New case means some investment bankers could get 12 months' paid holiday
Investment bankers are known to work hard. When you've been working crazy-long days and failing to take your assigned holidays, a period of enforced leave is no bad thing.
When they move from one job to another, it's common for bankers in the City of London to have at least three months' 'gardening leave' during which they're still in the pay of a previous employer but not actually working. Thanks to a new court case, those three months could soon turn into 12.
Earlier this month, the UK High Court upheld a 12-month gardening leave restriction involving a British equity broker, Tom Holliday. In July, Holliday, a stockbroker at JM Finn, decided that he wanted to move to rival broker, Hargreaves Hale. However, Holliday's 12 month gardening leave provision means he's compelled to stay at JM Finn (on full pay, but not actually working) until July 4th 2014. Hale tried to persuade the British court to allow him to leave sooner. The court declined; Holliday has another seven months of lazing about still to go.

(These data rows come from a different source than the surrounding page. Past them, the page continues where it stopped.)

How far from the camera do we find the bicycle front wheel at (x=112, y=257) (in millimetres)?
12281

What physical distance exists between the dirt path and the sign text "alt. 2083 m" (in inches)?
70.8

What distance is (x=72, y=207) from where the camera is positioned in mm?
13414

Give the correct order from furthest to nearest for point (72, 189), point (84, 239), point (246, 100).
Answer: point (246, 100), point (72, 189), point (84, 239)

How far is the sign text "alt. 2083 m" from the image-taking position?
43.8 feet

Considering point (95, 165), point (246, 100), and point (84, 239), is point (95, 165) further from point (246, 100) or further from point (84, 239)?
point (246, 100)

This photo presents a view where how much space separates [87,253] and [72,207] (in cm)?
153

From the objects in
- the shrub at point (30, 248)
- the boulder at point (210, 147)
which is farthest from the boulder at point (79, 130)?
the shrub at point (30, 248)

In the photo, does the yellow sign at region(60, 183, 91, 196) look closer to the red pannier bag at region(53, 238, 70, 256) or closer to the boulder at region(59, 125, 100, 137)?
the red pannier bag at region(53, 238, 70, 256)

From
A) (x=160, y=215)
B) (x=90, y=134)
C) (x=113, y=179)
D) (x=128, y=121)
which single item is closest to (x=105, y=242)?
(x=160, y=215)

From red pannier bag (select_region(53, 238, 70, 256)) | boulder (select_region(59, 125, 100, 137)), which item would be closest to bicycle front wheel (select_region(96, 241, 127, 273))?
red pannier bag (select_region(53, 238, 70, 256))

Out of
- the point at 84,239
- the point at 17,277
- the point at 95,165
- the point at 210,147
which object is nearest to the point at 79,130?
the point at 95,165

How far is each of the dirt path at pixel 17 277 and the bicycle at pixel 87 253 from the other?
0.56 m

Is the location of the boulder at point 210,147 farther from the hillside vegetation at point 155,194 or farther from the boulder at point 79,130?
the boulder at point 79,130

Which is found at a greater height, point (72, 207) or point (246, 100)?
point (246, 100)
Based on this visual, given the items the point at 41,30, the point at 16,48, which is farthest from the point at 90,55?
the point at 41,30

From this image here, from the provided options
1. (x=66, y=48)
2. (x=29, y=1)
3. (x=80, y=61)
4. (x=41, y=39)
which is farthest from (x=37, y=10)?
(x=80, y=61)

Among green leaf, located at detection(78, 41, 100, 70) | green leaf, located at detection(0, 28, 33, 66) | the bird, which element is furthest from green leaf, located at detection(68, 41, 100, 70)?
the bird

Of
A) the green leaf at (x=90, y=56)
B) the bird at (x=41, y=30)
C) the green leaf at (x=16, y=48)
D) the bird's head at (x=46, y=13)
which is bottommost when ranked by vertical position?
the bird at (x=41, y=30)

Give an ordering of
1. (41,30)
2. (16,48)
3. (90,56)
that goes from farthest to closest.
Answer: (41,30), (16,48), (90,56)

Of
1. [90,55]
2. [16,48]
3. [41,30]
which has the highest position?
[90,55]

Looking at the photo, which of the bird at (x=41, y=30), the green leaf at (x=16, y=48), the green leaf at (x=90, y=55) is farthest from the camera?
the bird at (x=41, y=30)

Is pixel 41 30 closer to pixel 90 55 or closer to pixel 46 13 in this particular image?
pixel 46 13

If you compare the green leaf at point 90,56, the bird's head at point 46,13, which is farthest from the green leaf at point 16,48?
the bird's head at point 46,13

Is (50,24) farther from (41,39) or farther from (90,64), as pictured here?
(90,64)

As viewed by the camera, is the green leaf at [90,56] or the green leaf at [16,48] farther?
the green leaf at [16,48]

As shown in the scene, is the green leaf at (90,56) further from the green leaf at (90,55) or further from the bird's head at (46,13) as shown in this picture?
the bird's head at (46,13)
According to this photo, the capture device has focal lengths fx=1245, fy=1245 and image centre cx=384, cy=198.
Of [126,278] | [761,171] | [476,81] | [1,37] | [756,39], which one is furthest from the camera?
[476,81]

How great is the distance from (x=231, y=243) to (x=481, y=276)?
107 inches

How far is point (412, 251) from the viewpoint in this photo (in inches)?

Lawyers predict that Holliday's case will make long gardening leave provisions look appealing to UK-based financial services firms which want to stop their best staff leaving for competitors. At the moment, banks in the UK employ long restrictive covenants instead of long periods of gardening leave, says Richard Santy at law firm Shoosmiths. However, restrictive covenants (which prevent employees from contacting clients after leaving) can be difficult to enforce for a whole year, whereas long periods of gardening leave suddenly seem eminently feasible.
"If a bank wants to take an employee out of the market and protect its business for a whole year, gardening leave looks like the best way of going about it," says Philip Landau at law firm Landau Zeffertt Weir.
Investment bankers in the U.S. may look at developments in the City of London with envy. Jason Kennedy of transatlantic search firm Kennedy Associates says all forms of gardening leave were unheard of on Wall Street until a few years ago. Now, he says that U.S. investment bankers get three months paid holiday max.